I'm looking forward to seeing what other tools people build with it but thus far I've been thoroughly... whelmed.
Speaking from personal experience, it was obvious NFTs would go nowhere and large language models would succeed. They've both been hyped by the public, but one of them has the utility to back up the hype and the other doesn't.
I use chat gpt all the time. I use it at work, i use it for looking up recipes, I use it to help with DIY projects around the house, and I use it to just get more information about a niche topic. The results are catered specifically to me and my question, and they're better than a search engine. This tech is only going to get more common from here.

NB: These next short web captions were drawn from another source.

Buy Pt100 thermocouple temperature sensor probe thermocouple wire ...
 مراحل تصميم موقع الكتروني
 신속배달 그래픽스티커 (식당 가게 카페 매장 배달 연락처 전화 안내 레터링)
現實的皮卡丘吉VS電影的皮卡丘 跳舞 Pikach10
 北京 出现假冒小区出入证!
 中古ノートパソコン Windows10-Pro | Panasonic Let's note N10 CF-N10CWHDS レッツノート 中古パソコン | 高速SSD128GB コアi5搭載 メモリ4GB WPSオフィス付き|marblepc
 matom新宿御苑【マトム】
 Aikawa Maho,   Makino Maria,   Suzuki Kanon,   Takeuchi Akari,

And no matter how well GPT will or won't work, we shouldn't forget who we're dealing with here. I wholehardly trust Microsoft to completely screw up and shit the bed once they got a (semi) monopoly on AI assistants. Google worked pretty well for a very long time until they got too cocky, same with Internet Explorer from Microsoft. History will repeat itself and GPT will become shit one way or antoher.
Its more like "As an ai llm, 2+2=4. Now invest 500 billion in my creators company."
in the same way that infinite monkeys will replace Shakespeare, maybe.
(this is not meant to imply that reddit posts/comments are praiseworthy works of literature. although obviously, they are.)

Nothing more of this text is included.